At this point, to the psychologists' relief, someone struck up a
gusla
, an instrument that looked like a near ancestor of the balalaika. Then he started a song that had everyone lifting their cups.

As more of the men joined in the newcomers were able to hear that it was a listing of heroes; at every name a cup was drained. Igor and the rest drank to Sviatoslav of Kiev, Yaroslav the Wise, Mstislav the Brave, another Sviatoslav of Kiev, Vsevolod of Suzdal, and Yaroslav of Galich. But when a certain Oleg was named, Igor looked morose, and his cup lost its rhythm. Nor did he drink again, and the song faltered as others followed the prince. The player ended with a roaring paen to Vladimir the Great, then called for the singer's due. No few cups were set before him.

Igor muttered curses against another list, starting with Boris and Oleg. "They will do anything for silver," he growled. "And you, who have come so far, and seen so little, tell me—are you for hire also?"

Shea couldn't tell if they were being insulted or recruited. "We are pledged to return to our own lands if we live, but on a journey such as this, it is no disgrace to earn some extra silver."

Further aminadversions were interrupted by a servant who hastily passed the prince's table on his way to the door. "Your Highness, the princess' personal guard is here!"

The sound of hoofbeats and jingling harness now penetrated the noisy room. Igor woke up and so did Harold's curiosity. He had seen a princess or two in his travels, and wondered how this one would measure up.

When Euphrosinia Yaroslavna entered the room, all heads turned in her direction. Every man got to his feet and bowed as she saluted the icon. Igor left the table and embraced her warmly.

She and her escort wore the boots, trousers, and coats of hunters; the escort carried longswords and shields instead of spears, and wore mail. All had grim faces.

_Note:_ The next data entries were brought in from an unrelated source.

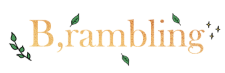 B, Rambling  - Blog; www.bramblingblog.comTwitter; @Brambling_BlogInstagram; @bramblingblog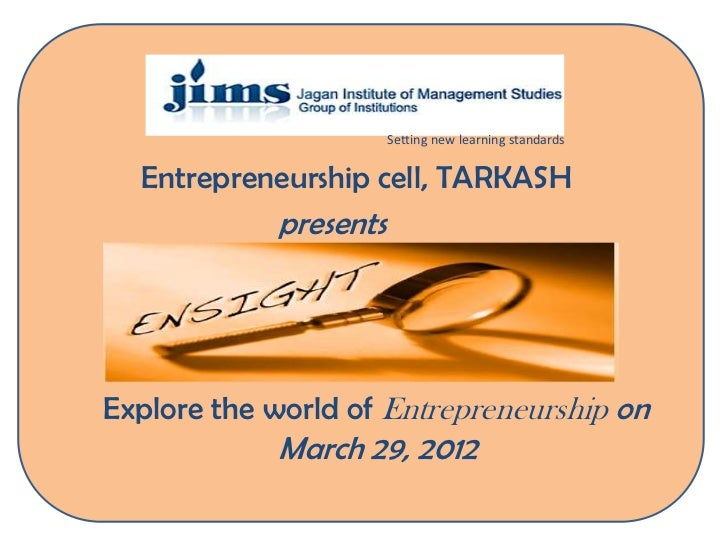 Setting new learning standards  Entrepreneurship cell, TARKASH            presentsExplore the world of Entrepreneurship on...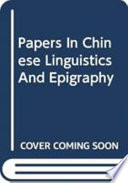 Papers in Chinese Linguistics and Epigraphy
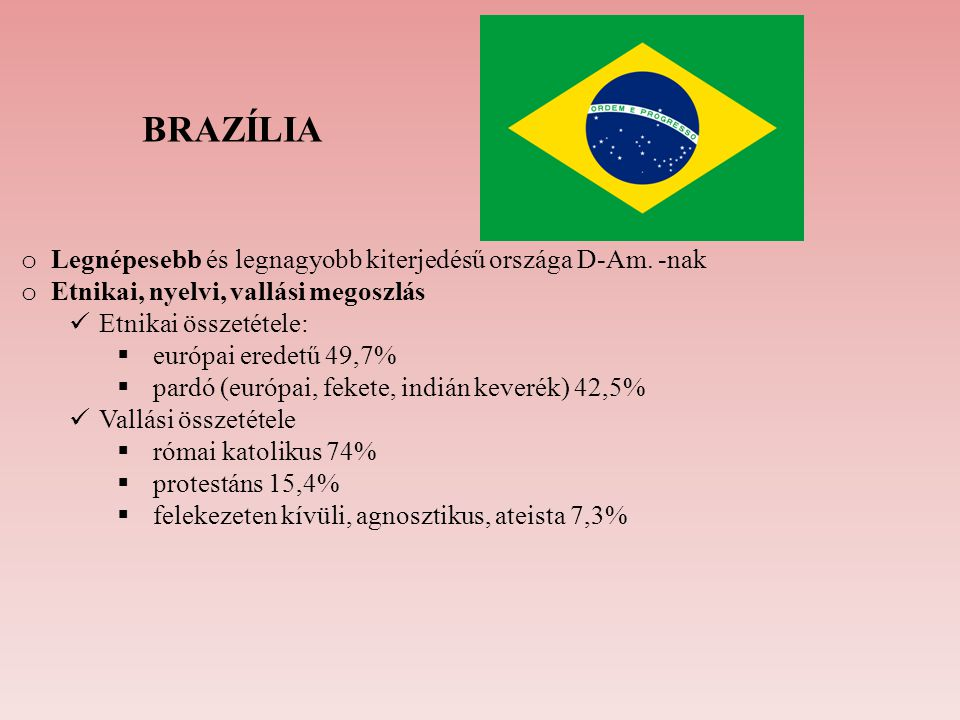 BRAZÍLIA Legnépesebb és legnagyobb kiterjedésű országa D-Am. -nak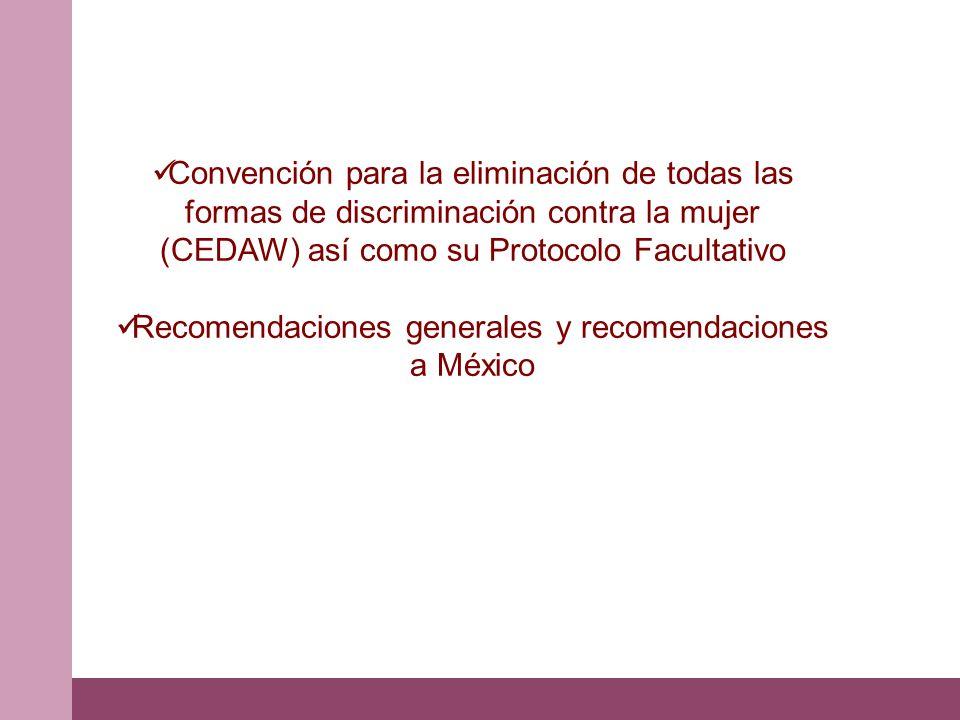 Convención para la eliminación de todas las formas de discriminación contra la mujer (CEDAW) así como su Protocolo Facultativo Recomendaciones general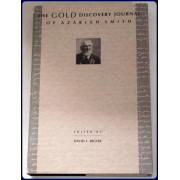 THE GOLD DISCOVERY JOURNAL OF AZARIAH SMITH. Edited by David L. Bigler.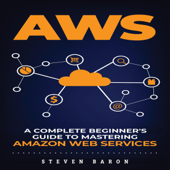 AWS: A Complete Beginner's Guide to Mastering Amazon Web Services (Unabridged)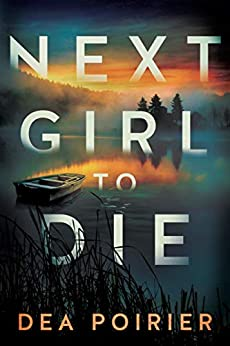 Next Girl to Die (The Calderwood Cases Book 1) by [Poirier, Dea]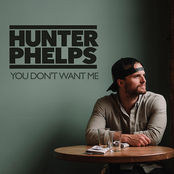 Hunter Phelps: You Don't Want Me
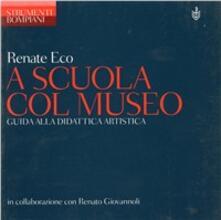 A scuola col museo - Renate Eco - copertina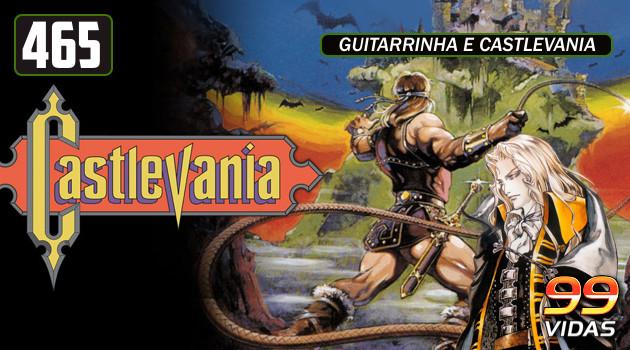 99Vidas 465 – PancaTOP: Castlevania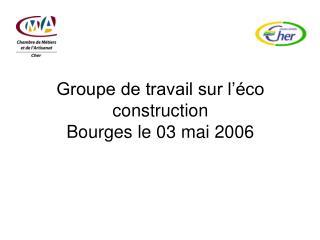 Groupe de travail sur l'éco construction Bourges le 03 mai 2006
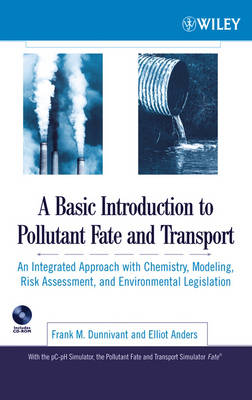 A Basic Introduction to Pollutant Fate and Transport: An Integrated Approach with Chemistry, Modeling, Risk Assessment, and Environmental Legislation (Hardback)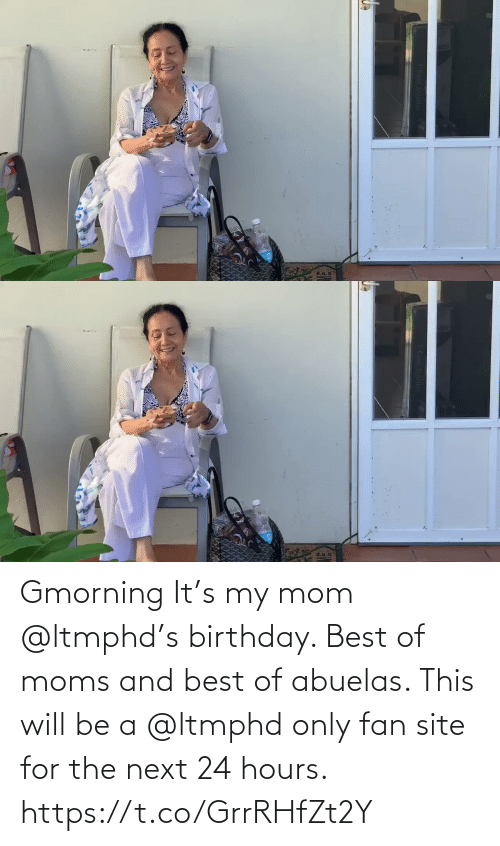 Moms: Gmorning  It's my mom @ltmphd's birthday.  Best of moms and best of abuelas.  This will be a @ltmphd only fan site for the next 24 hours. https://t.co/GrrRHfZt2Y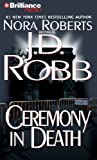 Ceremony in Death J. D. Robb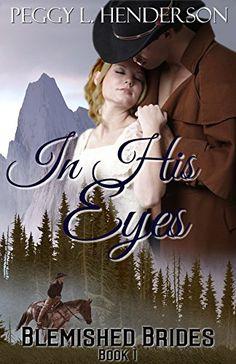 In His Eyes: Blemished Brides Book 1 by Peggy L Henderson https://www.amazon.com/dp/B00SQWBMU6/ref=cm_sw_r_pi_dp_HZvnxbSPM9FB2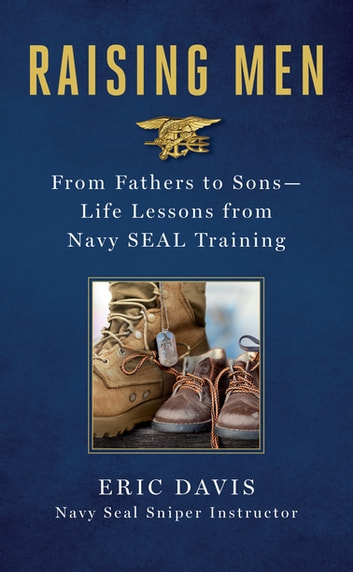 Raising Men - Lessons Navy SEALs Learned from Their Training and Taught to Their Sons ebook by Eric Davis,Dina Santorelli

"The Polovtsi attacked Yuri the Red's estate at Nizhni Charinsk two days ago," she announced. "They wen
1
rebuilding the palisade after it burned last month, and were caught completely off guard."

From the curses that rent the air, the psychologists drew two conclusions: the Polovtsi had raided a "safe" location, and they had no business knowing that the palisade was down. Sure enough, the word "spies" came up.

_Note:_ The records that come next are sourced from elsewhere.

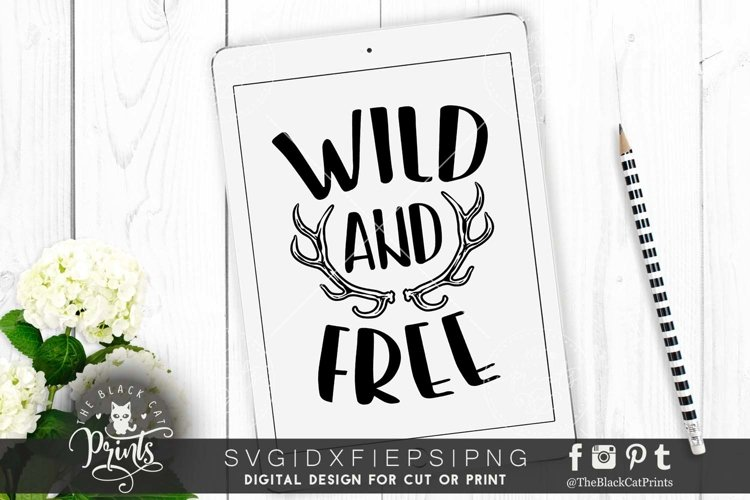 Wild and Free SVG PNG EPS DXF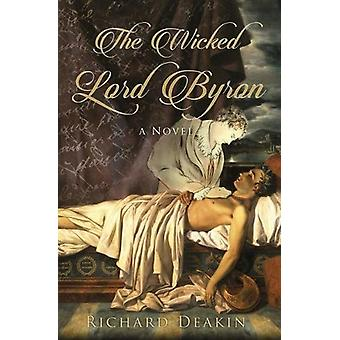 The Wicked Lord Byron by Richard Deakin - 9781912572007 Book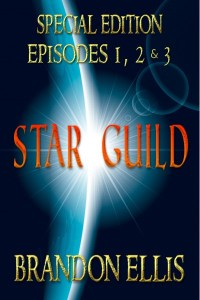 Star Guild Episodes 1, 2 & 3 by Brandon Ellis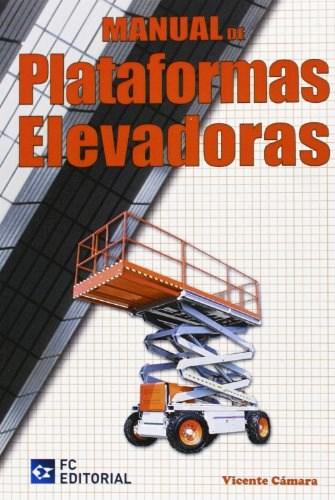 Libro Manual De Plataformas Elevadoras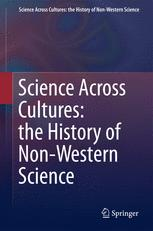 Science Across Cultures: The History of Non-Western Science
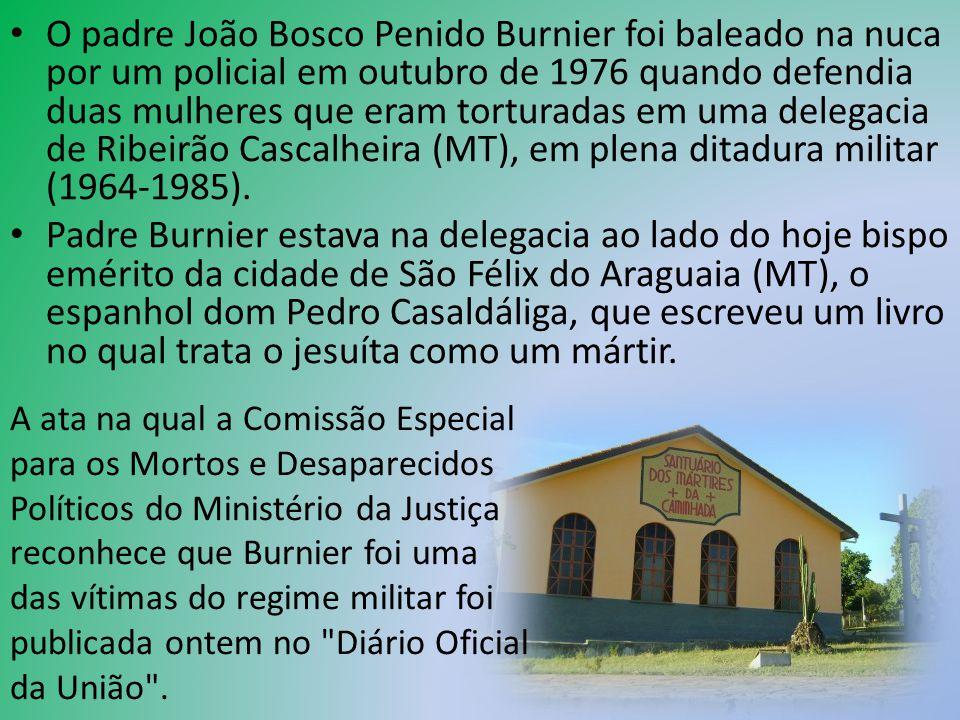 O padre João Bosco Penido Burnier foi baleado na nuca por um policial em outubro de 1976 quando defendia duas mulheres que eram torturadas em uma dele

"Yuri's son Boris rode to Seversk to report," the princess continued. "The raiders took the entire household, including that young woman who is neither Rus nor Polovets nor Greek nor anything else we have been able to discover."

Chalmers' face suddenly matched Euphrosinia's for grimness. "Is she a small woman, Your Highness?" His voice didn't break. "Good-looking, very fair skin and brown hair?"

"It seems that you know her," Euphrosinia replied. "What is her name?"

"Lady Florimel, Your Highness."

"So is she named."

"What—?" Chalmers' voice did break.

"Can she—they—be ransomed or rescued?" Shea asked, noting that many far from friendly looks were now aimed their way.

"Perhaps," the prince said. "What is she to you?"

"She is Sir Reed's wife, Your Highness."

Shea didn't notice any warming of the atmosphere, but Igor suddenly gave a bark of laughter.

"So that is why you said so little! 'Reports to your superiors.' Pig swill! You're trying to find her! But how did you—what happened?"

"She was stolen by a powerful enemy, Your Highness."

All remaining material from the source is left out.